Mario tuvo conocimiento de que los germanos no mostraban intención de dirigirse hacia el sur de la provincia romana de la Galia Transalpina, con excepción de los cimbros, que habían cruzado a la orilla occidental del Rhodanus y se mantenían lejos del territorio romano. Por el informe de su agente supo Mario que los teutones iban errantes por el noroeste y que los turingios, marcomanos y queruscos habían vuelto a asentarse entre los eduos y los ambarres en lo que parecía una situación definitiva. Naturalmente, en el informe se explicaba que ésta podía cambiar en cualquier momento. Pero 800000 personas requerían tiempo para recoger sus pertenencias, los animales y los carros y ponerse en marcha. Cayo Mario no esperaba ver descender a los germanos hacia el sur a lo largo del Rhodanus antes de mayo o junio. Si es que avanzaban.

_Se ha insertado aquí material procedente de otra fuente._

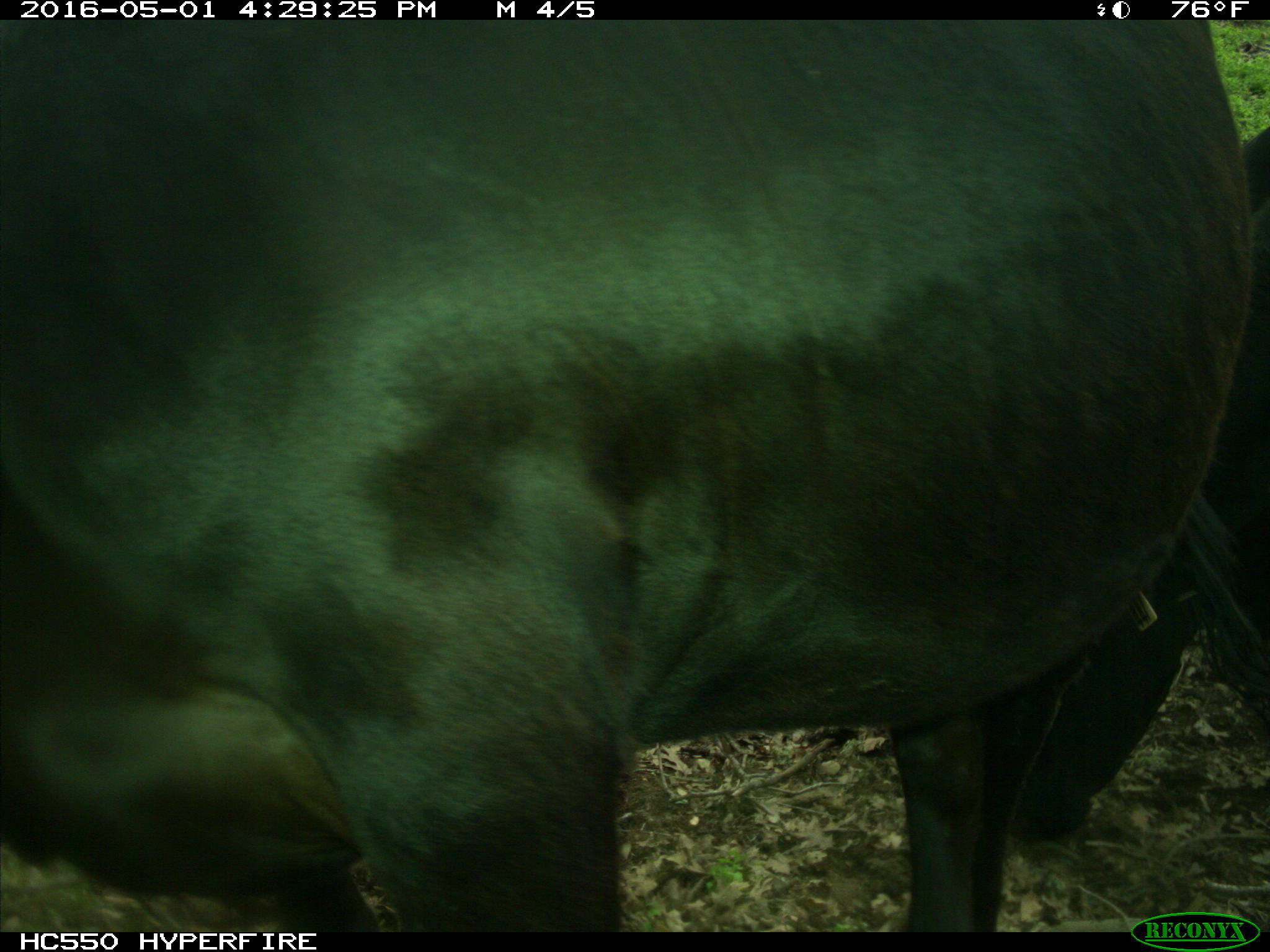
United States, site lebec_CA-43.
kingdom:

A Mario no acababa de gustarle aquel informe. Sus hombres estaban ansiosos de entrar en combate, sus legados también y oficiales y centuriones habían trabajado con tesón para lograr una maquina militar perfecta. Aunque Mario sabía desde su regreso en diciembre que había un intérprete germano que aseguraba que los bárbaros estaban divididos por rencillas, estaba convencido de que reanudarían la marcha por la provincia romana. Después de haber aniquilado a un gran ejército romano era lógico y natural que aprovechasen esa victoria e invadieran el territorio que habían ganado por la fuerza de las armas e incluso trataran de asentarse en él. Porque si no, ¿a cuento de qué iniciar la migración y presentar batalla? No tenía sentido.
—¡A mí me resultan un absoluto misterio! —exclamó, irritado y decepcionado, hablando con Sila y Aquilio después de recibir el informe.
—Son bárbaros —dijo Aquilio, que había obtenido el cargo de legado sugiriendo el nombramiento de Mario como cónsul, y ahora estaba deseoso de seguir ascendiendo.
—Sabemos bien poco de ellos —añadió Sila, inopinadamente reflexivo.
—¡Eso es lo que digo yo! —espetó Mario.
—No, me refiero a otra cosa —añadió, dándose una palmada en las rodillas—, pero voy a pensármelo mejor antes de hablar, Cayo Mario. Al fin y al cabo no sabemos qué vamos a encontrarnos al otro lado de los Alpes.
—Eso es algo que tenemos que decidir —dijo Mario.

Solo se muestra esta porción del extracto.